Erster Satz: "Das schwarze Wasser an ihren um sich tretenden Füßen war eiskalt."


"Das Reich der sieben Höfe - Silbernes Feuer" knüpft etwa ein Jahr nach dem Ende von "Das Reich der sieben Höfe - Sterne und Schwerter" an und greift im großen Handlungskontext genau wie im Zwischenteil "Das Reich der sieben Höfe - Frost und Mondlicht" schon angedeutet den Konflikt mit den sterblichen Königinnen des Kontinents wieder auf. Denn auch wenn Feyre, Rhysand und ihr innerer Kreis an Verbündeten den König von Hybern erfolgreich besiegt und Frieden über das Land der Fae gebracht haben, herrscht noch lange keine Einigkeit in Prythian. Kurzfristig durch den großen Krieg geeint gehen die High Lords des Landes wieder ihren eigenen Weg, die Beziehung der Fae zu den Menschen ist so angespannt wie noch nie und auch auf dem Kontinent werden kriegstreiberische Stimmen laut. Es gibt also wieder einiges zu tun für unseren liebgewonnenen Hof der Nacht und da neben dem ganzen höfischen Trubel auch noch schreckliche magische Artefakte auf den Plan treten, dürfen wir uns auch in diesem Spin-Off wieder über epische Abenteuer freuen.

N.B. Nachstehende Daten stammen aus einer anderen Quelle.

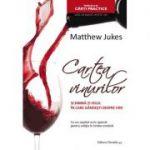 Cartea Vinurilor. Schimba-ti felul in care gandesti despre vin! - Matthew Jukes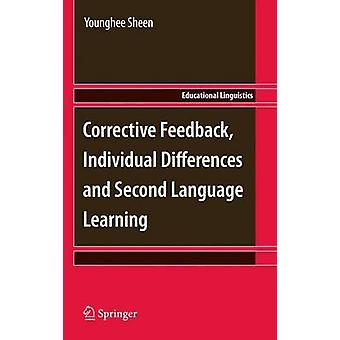 Corrective Feedback Individual Differences and Second Language Learning by Sheen & Younghee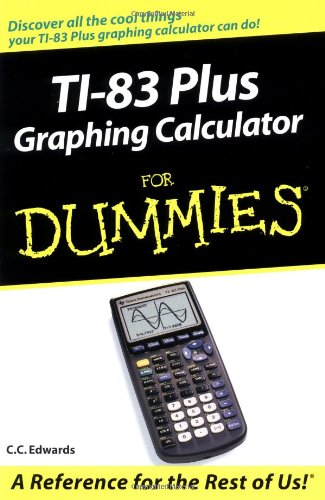 Ti-83 Plus Graphing Calculator For Dummies front-589123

Im Zentrum dieser Fortführung stehen jedoch weniger die großen, settingübergreifenden Konflikte, sondern mehr die zwischenmenschlichen und innerpersonellen. Kriegstrauma, Verlust, sexualisierte Gewalt, Emanzipation, Selbstliebe, Partnerschaft und Freundschaft - das sind die überraschenden Hauptthemen dieses Spin-Offs, welches nochmal deutlich tiefer in das Innenleben der Hauptfigur einsteigt, als das sowieso bei Feyre schon der Fall war. Anders als ich das zu Beginn erwartet hatte, zieht Sarah J. Maas einen großen Anteil der 816 Seiten dazu heran, Nestas inneren Heilungsprozess auszubreiten und räumt sich dadurch genügend Raum frei für eine der unglaublichsten Charakterentwicklungen, von denen ich jemals gelesen habe. Passend zu diesem Charakterfokus ist der Roman in vier Teile geteilt, die jeweils einen Entwicklungsabschnitt betiteln. In Teil 1, "Novizin", treffen wir auf eine abweisende, eiskalte Protagonistin, die genau wie ihre Liebsten auch den Leser erstmal mit ihrer verletzenden Fassade abschreckt. Schon in der Trilogie hat sie mit diesem Verhalten gleichermaßen Neugierde und Verachtung bei mir ausgelöst. Erst nach und nach blicken wir hinter eben jene Fassade, erkennen die Tiefe ihres Traumas, ihres Selbsthasses und ihrer Schuldgefühle und steigen mit ihr zusammen in den Abgrund ihrer Gefühls- und Gedankenwelt hinab.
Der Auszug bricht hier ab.